Every April, Milan becomes something of a secular cathedral for the design world, a place where disciplines dissolve, and the boundaries between fashion, art, and architecture are entirely reimagined. At Milan Design Week 2026, fashion houses, long fluent in the language of silhouette and surface, stepped confidently into spatial storytelling, offering immersive installations, intellectual provocations, and objects that exist somewhere between collectible and cultural artefact. Here’s a definitive edit of the week’s most compelling moments.

Home Collections, Hermès

At Hermès, the home becomes a stage for material mastery at Milan Design Week. Among the collection, the marble Stadium d’Hermès, designed by Edward Barber and Jay Osgerby, curves with an almost equestrian elegance. Surrounding objects from vases, textiles, to centrepieces elevate the artisan’s gesture to something approaching ritual.

Gucci Memoria, Gucci

Memory takes centre stage at Gucci with Gucci Memoria. Set within the Chiostri di San Simpliciano, the exhibition traces over a century of the house’s evolution. Floral installations, inspired by the iconic Flora motif, punctuate the space, reminding visitors that reinvention, at Gucci, is always rooted in remembrance.

Objets Nomades, Louis Vuitton

For Louis Vuitton, Objets Nomades returns with a reverence for design history. Honouring Art Deco pioneer Pierre Legrain, the collection reissues his 1921 dressing table, Louis Vuitton’s first foray into furniture, alongside contemporary pieces. It is a dialogue across time, travel, craftsmanship and design.

Origins, Armani/Casa

At Armani/Casa, Origins revisits eight of the house’s most emblematic designs, among them the Baloon armchair and Seine console, placing archival pieces alongside their contemporary evolutions. It is in itself a meditation on permanence, and a study in how design matures without losing its essence, echoing the quiet discipline of Giorgio Armani himself.

Baguette 26424 Re-Edition & Fendi Design Prize, Fendi

For Fendi, the week unfolds as a dual narrative. The revival of the Baguette, reimagined in 20 distinct iterations, including six exclusive to Milan, reaffirms the house’s instinct for reinvention. Simultaneously, the inaugural Fendi Design Prize crowns Gustav Craft for his project Via, signalling a forward-facing commitment to emerging talent. It is a balancing act between iconography and innovation, executed with characteristic precision.

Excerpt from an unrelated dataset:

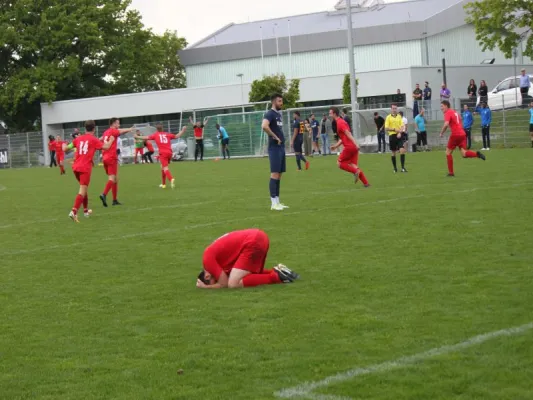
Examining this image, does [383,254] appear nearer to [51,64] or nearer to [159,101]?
[159,101]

Aquae Mirabiles, Buccellati

Jeweller Buccellati leans into storytelling with Aquae Mirabiles, an immersive installation curated by Federica Sala. Watercolour drawings and scenographic interventions unfold within a temporary structure by Balich Wonder Studio, while British artist Luke Edward Hall introduces a layer of fantasy. The result is a world that feels both historic and imagined.

Greenery, Zegna

Few interventions feel as civic in spirit as Zegna’s transformation of Piazza Duomo. As curator of the square’s flowerbeds, the brand introduces over 100 botanical species into the city’s historic centre. This is design at an urban scale, and an ecological gesture that reframes luxury as stewardship, rather than mere spectacle.

Lightful, Bottega Veneta

At Bottega Veneta, collaboration takes on a tactile dimension with Lightful, created with Korean artist Kwangho Lee, transforming the Via Sant’Andrea store into a study of suspended form and woven light. Organic shapes hover in space, challenging perceptions of weight and materiality, forming an extension of the house’s enduring obsession with texture.

Studies, Chapter I: On the Plaid, Loro Piana

Textile becomes thesis at Loro Piana. Studies, Chapter I: On the Plaid inaugurates a series of investigations into the house’s most fundamental objects. Here, the plaid, often overlooked, emerges as a site of innovation, its patterns reinterpreted as enduring visual codes. It is an assertion that true luxury lies not in novelty, but in refinement.

Politics of Desire, Miu Miu

Miu Miu offers perhaps the most intellectually charged contribution. Under the direction of Miuccia Prada, the Miu Miu Literary Club returns with Politics of Desire, a programme that interrogates many lines of power through literature. Featuring voices such as Annie Ernaux and Ama Ata Aidoo, it positions design week not merely as a visual experience, but as a platform for cultural discourse.